> **PROBLEMS AND TASKS**:
a – List every actor that the In the Electric Mist synopsis names in parentheses.
b – Continue the In the Electric Mist synopsis from its last sentence.

> **TEXT EXCERPT**:
▼

NOTE: The Profanity Filter is ON. Turn it off here.

Plot Synopsis

    The novels of James Lee Burke about detective Dave Robicheaux, set in New Iberia, Louisiana, have been hugely popular for a number of years. Robicheaux is not an easy man; a reformed alcoholic, prone to violence and rages, with a set of values that belong to an earlier period of time, much of the interest in the books centres on Robicheaux working through his interior demons while solving crimes in a society that sometimes sickens him. The books are narrated in the first person, with an ongoing internal dialogue which would make them difficult to film.

     In the Electric Mist is based upon the 1992 novel In the Electric Mist with Confederate Dead. Detective Dave Robicheaux (Tommy Lee Jones) is investigating a series of murders and mutilations of young women when he pulls over a drunk driver. The driver is Elrod Sykes (Peter Sarsgaard), a prominent actor who is in town making a film partly financed by gangster Julie “Baby Feet” Balboni (John Goodman) and sugar mill owner Twinky LeMoyne (Ned Beaty). Sykes tells Robicheaux that while filming a scene they discovered the chained, decomposed body of a Negro man and agrees to take him there. It seems that this body is an incident from Robicheaux’s past: when he was 17 he witnessed the shooting murder of a chained Negro man but the body disappeared and no-one had believed him.

     As Robicheaux continues his investigation, aided by FBI agent Rosie Gomez (Justina Machado), who has an interest in Balboni, the present and the past collide; not just the events of the present murders and the murder 40 years earlier, but the events of the Civil War between the states when Robicheaux starts to have visions of and conversations with General John Bell Hood (Levon Helm), a general who had led a ragtag band of Confederate soldiers in the area against overwhelming Union forces in the last days of the war. Both men long for a time when honour was an option for good men in dealing with present dangers and difficulties. But as Robicheaux continues to dig into both past and present crimes, he unleashes an evil that threatens not only his life but his family’s existence and all he holds dear.

▲

> **DATA BLOCK**:
▼

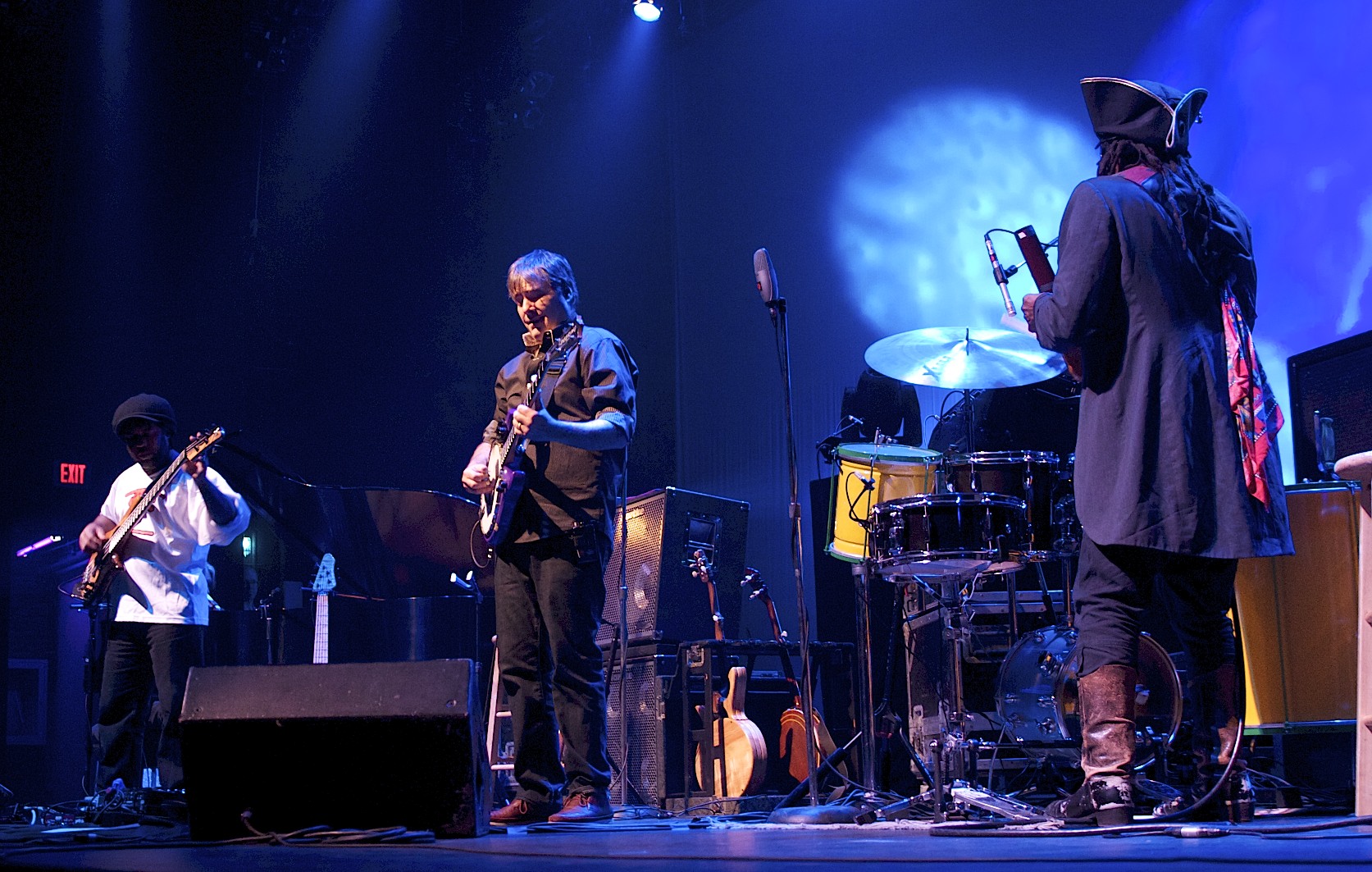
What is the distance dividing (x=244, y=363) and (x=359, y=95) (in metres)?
2.02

▲

> **SOLVED PROBLEMS**:
a – Tommy Lee Jones, Peter Sarsgaard, John Goodman, Ned Beaty, Justina Machado, Levon Helm

b –
     Sometimes, in director’s cuts, directors add scenes that were cut from the theatrical release, or even occasionally trim them! However, it is essentially the same film. That is not the case with In the Electric Mist where the director’s cut substantially alters the film. The place and pacing of scenes is changed, the focus is changed and the film is 15 minutes longer. I watched the longer version before the US producer’s cut.

     The director’s version is a stunning film; moody, atmospheric, thoughtful and very satisfying. It is not surprising that French director Bertrand Tavernier brings European pacing, thoughtfulness and a sense of mystery to the project. It is not just about the action but the blending of conversations and clues, past and present, as Robicheaux gradually puts the pieces together and does not like what he finds. While slower paced, the film is never dull and, unusual for a crime thriller (which it is), it takes the time to raise issues about the nature of society, evil and the juxtaposition of the past and the present. Robicheaux, at one point, is accused of not letting go of the past; his response is that the past must be dealt with, or society will never change.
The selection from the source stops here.